January 10, 2016, Updated January 11, 2016

When you have a fever, your nose is stuffed and your body aches from head to toe, you are getting a message to stay home in bed — not just to rest but to ensure the survival of the species, according to an Israeli study.

“Sickness behavior” symptoms such as fatigue, depression, irritability, discomfort, pain, nausea, and loss of interest in eating and sex may be an evolutionary adaptation pushing us to isolate ourselves while we are contagious.

“We know that isolation is the most efficient way to stop a transmissible disease from spreading,” said Weizmann Institute of Science senior immunology researcher Guy Shakhar, author of the study with Keren Shakhar of the psychology department at the College of Management Academic Studies in Rishon LeZion.

“The problem is that today, for example, with flu, many do not realize how deadly it can be. So they go against their natural instincts, take a pill to reduce pain and fever and go to work, where the chance of infecting others is much higher.”

The Shakhars believe that psychological symptoms of feeling sick are not produced directly from the pathogen that triggers physical symptoms such as fever and anemia, but rather are “orchestrated by the host’s immune and neuroendocrine systems.”

In an article about their hypothesis published last October in PLoS Biology titled “Why Do We Feel Sick When Infected—Can Altruism Play a Role?” the researchers suggest that mammals have evolved several parallel pathways to alert the brain of inflammation and trigger symptomatic behaviors.

Symptoms discourage contact

The scientists describe how common symptoms of illness seem to support the hypothesis that their purpose is to keep us away from others.

Appetite loss, for example, hinders the disease from spreading by communal food or water resources. Fatigue and weakness can lessen the mobility of the infected individual, reducing the radius of possible infection. Decreased interest in social and sexual contact also limits opportunities to transmit pathogens. And lapses in personal grooming and changes in body language say: “I’m sick! Don’t come near!”

The idea that sickness behavior reduces transmission has been proposed before, but was never recognized as a major organizing principle in vertebrates, the authors say.

“We name this theory ‘the Eyam hypothesis’ after the English mining community that isolated itself to contain an outbreak of bubonic plague in 1666. Three-quarters of the villagers reportedly died, but the surrounding communities were saved,” they write.

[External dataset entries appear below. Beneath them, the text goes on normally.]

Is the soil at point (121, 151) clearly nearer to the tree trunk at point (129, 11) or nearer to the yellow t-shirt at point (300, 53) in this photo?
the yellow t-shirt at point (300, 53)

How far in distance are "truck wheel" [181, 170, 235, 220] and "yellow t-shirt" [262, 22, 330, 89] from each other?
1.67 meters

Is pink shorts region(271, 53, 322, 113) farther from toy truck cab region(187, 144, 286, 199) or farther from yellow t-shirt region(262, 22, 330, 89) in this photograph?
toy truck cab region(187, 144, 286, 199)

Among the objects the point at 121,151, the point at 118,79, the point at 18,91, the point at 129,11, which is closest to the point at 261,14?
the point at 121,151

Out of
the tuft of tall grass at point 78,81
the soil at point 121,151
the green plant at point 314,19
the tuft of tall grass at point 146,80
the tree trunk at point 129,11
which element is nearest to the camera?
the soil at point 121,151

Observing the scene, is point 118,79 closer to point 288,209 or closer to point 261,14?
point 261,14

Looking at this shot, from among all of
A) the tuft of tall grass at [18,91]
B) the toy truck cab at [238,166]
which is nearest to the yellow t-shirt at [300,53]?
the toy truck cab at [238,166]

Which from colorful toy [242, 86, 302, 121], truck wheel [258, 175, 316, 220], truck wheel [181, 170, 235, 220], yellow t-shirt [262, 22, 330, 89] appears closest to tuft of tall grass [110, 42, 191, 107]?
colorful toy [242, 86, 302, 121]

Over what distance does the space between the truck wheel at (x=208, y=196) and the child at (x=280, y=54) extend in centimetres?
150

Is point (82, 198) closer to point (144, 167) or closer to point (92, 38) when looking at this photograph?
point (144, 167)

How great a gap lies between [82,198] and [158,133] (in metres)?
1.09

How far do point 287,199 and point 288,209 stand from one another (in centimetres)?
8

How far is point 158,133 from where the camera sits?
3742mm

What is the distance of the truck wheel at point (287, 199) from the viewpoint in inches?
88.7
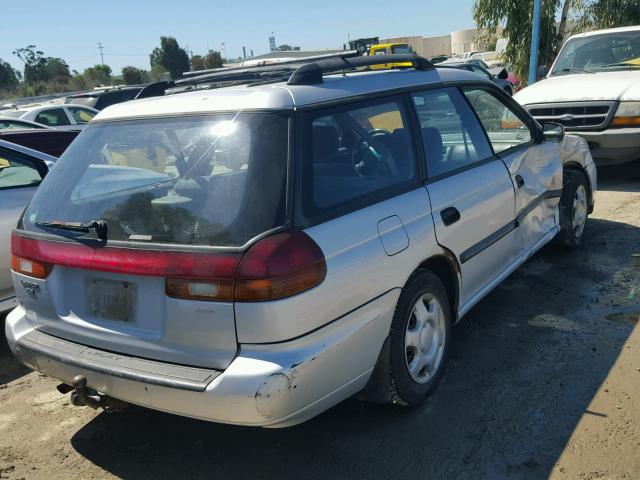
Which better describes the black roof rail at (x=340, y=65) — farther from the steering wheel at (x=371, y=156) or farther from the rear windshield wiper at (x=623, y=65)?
the rear windshield wiper at (x=623, y=65)

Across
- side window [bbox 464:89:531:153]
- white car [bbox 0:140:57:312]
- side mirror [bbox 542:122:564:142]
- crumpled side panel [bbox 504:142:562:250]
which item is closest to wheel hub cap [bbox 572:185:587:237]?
crumpled side panel [bbox 504:142:562:250]

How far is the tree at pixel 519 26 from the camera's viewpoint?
1730cm

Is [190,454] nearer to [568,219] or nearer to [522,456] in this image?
[522,456]

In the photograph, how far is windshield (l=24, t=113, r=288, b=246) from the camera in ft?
8.63

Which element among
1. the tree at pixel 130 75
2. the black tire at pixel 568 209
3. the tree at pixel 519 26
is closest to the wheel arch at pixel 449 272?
the black tire at pixel 568 209

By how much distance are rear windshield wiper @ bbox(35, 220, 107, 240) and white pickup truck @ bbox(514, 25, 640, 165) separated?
257 inches

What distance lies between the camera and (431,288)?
11.0 ft

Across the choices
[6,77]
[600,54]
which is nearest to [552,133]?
[600,54]

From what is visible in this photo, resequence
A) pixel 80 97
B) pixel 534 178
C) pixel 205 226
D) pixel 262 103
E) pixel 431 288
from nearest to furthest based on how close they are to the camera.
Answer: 1. pixel 205 226
2. pixel 262 103
3. pixel 431 288
4. pixel 534 178
5. pixel 80 97

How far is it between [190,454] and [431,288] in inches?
58.8

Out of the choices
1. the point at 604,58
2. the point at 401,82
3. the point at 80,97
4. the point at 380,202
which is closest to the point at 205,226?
the point at 380,202

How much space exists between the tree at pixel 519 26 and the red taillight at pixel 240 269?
1677 cm

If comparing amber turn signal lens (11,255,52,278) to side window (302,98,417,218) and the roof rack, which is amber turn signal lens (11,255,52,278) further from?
side window (302,98,417,218)

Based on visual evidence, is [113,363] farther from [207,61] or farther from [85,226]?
[207,61]
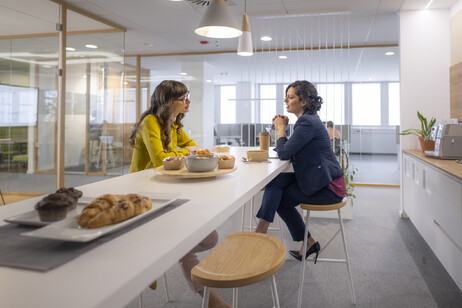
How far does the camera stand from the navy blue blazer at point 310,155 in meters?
2.15

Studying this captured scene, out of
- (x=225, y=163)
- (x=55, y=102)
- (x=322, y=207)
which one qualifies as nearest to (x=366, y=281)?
(x=322, y=207)

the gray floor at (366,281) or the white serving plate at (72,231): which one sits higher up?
the white serving plate at (72,231)

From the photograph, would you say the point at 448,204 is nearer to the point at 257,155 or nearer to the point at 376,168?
the point at 257,155

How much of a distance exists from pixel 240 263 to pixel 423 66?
410 cm

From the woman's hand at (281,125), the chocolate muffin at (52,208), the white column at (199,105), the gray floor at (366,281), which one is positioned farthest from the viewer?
the white column at (199,105)

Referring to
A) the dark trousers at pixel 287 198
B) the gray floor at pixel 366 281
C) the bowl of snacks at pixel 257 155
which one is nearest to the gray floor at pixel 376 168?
the gray floor at pixel 366 281

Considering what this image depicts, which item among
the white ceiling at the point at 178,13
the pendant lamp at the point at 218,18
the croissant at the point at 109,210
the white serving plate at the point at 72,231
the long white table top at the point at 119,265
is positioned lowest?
the long white table top at the point at 119,265

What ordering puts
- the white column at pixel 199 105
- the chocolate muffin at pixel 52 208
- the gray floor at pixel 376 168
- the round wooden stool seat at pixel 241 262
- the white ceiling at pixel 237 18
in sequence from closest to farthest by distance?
the chocolate muffin at pixel 52 208, the round wooden stool seat at pixel 241 262, the white ceiling at pixel 237 18, the gray floor at pixel 376 168, the white column at pixel 199 105

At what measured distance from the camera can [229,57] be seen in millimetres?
6777

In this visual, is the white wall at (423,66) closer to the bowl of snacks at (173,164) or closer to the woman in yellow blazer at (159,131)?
the woman in yellow blazer at (159,131)

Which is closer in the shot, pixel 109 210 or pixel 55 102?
pixel 109 210

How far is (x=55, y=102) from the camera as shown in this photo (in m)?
4.47

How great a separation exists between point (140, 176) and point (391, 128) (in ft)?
18.9

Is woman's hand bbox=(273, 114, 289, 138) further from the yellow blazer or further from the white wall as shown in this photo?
the white wall
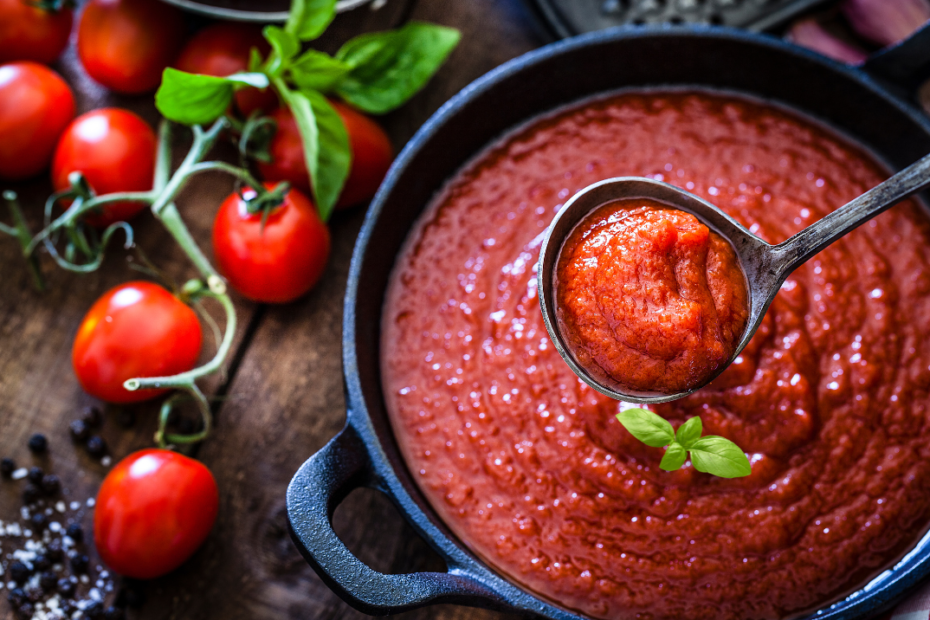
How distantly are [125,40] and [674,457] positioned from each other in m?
1.98

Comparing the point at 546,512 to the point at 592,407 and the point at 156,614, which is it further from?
the point at 156,614

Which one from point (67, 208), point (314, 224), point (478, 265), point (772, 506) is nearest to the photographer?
point (772, 506)

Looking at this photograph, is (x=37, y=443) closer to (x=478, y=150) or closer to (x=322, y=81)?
(x=322, y=81)

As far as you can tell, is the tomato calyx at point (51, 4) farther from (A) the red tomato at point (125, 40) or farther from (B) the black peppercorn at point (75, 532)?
(B) the black peppercorn at point (75, 532)

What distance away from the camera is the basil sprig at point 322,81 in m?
1.99

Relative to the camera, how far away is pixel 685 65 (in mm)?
2170

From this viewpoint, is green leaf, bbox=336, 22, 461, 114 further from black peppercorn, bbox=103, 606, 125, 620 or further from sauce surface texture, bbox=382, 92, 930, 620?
black peppercorn, bbox=103, 606, 125, 620

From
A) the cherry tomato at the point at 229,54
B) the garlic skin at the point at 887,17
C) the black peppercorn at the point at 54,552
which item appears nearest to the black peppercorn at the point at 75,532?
the black peppercorn at the point at 54,552

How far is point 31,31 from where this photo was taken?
7.61 ft

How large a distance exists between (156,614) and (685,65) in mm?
2191

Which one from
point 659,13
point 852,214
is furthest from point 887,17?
point 852,214

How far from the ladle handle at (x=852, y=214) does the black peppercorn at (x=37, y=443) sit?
6.81ft

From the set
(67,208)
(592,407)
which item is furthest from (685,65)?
(67,208)

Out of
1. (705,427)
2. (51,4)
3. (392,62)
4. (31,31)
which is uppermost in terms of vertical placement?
(392,62)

The scientists have proposed several ways of testing their hypothesis. In the meantime, they urge all of us to take the hint from our bodies and stay home when we feel ill.

They point out that sickness behavior can be observed in such social insects as bees, which typically abandon the hive to die elsewhere when they are sick.

“In animals, such changes can be quantified based on behavior and reflect reprioritization of motivations during disease,” they write.

Whether or not the individual person or animal survives the illness, isolation from the social environment will reduce the overall rate of infection in the group.

They believe this reprioritization is the task of a specialized gene. “From the point of view of the individual, this behavior may seem overly altruistic,” said Keren Shakhar, “but from the perspective of the gene, its odds of being passed down are improved.”